Former Vice President Joe Biden struggled to name the department of Health and Human Services (HHS) while discussing his proposal to expand Obamacare and lower drug prices.
Biden, whose gaffes have reignited doubts about his fitness for the presidency, made the blunder while discussing how his public health insurance option would decrease the price of prescription drugs with a NBC affiliate in Iowa.
“We should set up a system, which I’ve proposed [and] will if I’m elected president, that allows the folks at H-H, the folks at health and—the health department in the United States—HHS, to be able to go out and bring together experts and make a judgement when there is a patent being sought by a drug company,” Biden said in an interview that aired Sunday.
The flub was the latest in a series of high profile gaffes that have consumed Biden’s campaign in recent weeks. Biden’s troubles began innocently enough at the Iowa State Fair earlier this month, when he told voters “we choose truth over facts.”
“Everybody knows who Donald Trump is. Even his supporters know who he is. We got to let him know who we are. We choose unity over division,” the former vice president said towards the end of his stump speech. “We choose science over fiction. We choose truth over facts.”
As Breitbart News reported, the comment was likely the result of Biden flubbing an applause line he frequently uses on the trail: “we have to choose hope over fear, unity over division and, maybe most importantly, truth over lies.”

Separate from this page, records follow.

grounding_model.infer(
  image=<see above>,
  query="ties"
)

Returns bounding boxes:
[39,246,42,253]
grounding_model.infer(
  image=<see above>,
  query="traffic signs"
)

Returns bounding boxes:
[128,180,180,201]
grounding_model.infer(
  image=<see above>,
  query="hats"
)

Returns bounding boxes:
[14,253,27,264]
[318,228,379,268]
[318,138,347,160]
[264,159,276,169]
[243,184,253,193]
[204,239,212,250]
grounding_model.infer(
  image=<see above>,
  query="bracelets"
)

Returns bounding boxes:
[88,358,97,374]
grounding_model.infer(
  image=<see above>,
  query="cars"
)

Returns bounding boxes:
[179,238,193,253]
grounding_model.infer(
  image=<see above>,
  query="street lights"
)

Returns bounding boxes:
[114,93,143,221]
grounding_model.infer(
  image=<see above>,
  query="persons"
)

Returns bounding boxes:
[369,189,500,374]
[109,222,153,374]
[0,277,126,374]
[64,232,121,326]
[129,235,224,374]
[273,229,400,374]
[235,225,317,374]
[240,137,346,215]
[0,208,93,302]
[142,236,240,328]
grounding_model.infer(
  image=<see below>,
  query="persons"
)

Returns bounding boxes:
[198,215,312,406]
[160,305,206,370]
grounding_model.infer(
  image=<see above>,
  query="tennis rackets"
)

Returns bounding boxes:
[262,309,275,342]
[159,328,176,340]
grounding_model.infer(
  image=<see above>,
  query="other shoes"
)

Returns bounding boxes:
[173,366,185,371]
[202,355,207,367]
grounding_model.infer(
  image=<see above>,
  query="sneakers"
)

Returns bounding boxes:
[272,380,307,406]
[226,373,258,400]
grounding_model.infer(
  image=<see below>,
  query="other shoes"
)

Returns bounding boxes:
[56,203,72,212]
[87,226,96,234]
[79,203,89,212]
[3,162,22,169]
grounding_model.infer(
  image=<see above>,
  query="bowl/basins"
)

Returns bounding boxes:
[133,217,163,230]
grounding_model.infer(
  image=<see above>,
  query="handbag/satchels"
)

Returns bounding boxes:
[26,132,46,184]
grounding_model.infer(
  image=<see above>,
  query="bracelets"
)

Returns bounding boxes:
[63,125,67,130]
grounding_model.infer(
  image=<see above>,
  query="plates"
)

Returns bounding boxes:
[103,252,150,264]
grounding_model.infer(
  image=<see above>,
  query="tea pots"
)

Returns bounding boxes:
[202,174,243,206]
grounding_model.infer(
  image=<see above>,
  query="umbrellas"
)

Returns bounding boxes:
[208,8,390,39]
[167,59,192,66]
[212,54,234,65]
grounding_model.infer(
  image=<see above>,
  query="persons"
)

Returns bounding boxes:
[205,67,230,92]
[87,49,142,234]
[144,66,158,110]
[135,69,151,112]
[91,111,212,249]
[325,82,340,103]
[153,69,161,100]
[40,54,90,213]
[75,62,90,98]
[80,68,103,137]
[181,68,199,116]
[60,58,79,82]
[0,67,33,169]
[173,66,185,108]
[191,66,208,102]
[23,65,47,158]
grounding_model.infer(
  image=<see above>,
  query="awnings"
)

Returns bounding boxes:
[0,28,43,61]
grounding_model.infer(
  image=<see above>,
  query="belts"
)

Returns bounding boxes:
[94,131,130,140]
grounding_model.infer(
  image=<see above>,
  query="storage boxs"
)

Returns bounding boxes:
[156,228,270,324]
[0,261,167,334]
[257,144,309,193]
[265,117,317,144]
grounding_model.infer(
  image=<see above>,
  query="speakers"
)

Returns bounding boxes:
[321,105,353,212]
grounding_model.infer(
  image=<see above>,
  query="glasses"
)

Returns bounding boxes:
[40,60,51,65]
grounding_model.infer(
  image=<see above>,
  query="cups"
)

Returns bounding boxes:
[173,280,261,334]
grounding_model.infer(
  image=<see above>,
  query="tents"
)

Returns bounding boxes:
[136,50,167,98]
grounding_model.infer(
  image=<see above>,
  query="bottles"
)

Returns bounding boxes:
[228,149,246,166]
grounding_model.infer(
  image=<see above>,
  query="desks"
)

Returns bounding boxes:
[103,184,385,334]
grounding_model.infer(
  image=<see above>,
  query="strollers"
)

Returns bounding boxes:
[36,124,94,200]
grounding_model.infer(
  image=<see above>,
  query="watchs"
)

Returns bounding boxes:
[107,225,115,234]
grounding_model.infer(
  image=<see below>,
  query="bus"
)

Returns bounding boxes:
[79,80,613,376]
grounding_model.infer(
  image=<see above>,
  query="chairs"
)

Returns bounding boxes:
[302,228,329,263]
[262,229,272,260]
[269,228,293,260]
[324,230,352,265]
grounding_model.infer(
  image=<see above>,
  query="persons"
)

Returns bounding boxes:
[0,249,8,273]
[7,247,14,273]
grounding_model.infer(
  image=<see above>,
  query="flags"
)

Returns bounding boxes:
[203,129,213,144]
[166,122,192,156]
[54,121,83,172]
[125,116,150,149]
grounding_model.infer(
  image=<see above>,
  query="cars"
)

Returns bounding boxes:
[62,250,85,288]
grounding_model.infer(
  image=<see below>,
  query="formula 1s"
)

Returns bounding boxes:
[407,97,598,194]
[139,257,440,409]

The 76-year-old candidate’s gaffes only increased from there, culminating in Biden making a racially insensitive remark about “poor kids” and claiming he was in office during the mass shooting in Parkland, Florida — which took place one year after he left he White House.
Such gaffes and questionable statements have led many on the left, including Biden’s own allies, to question if the former vice president is fit to run and hold elective office.
Such sentiments have continued to swirl around Biden, to the point that he was forced to respond to respond to those them while campaigning in New Hampshire on Friday.
“I want to be clear; I’m not going nuts,” the former vice president said.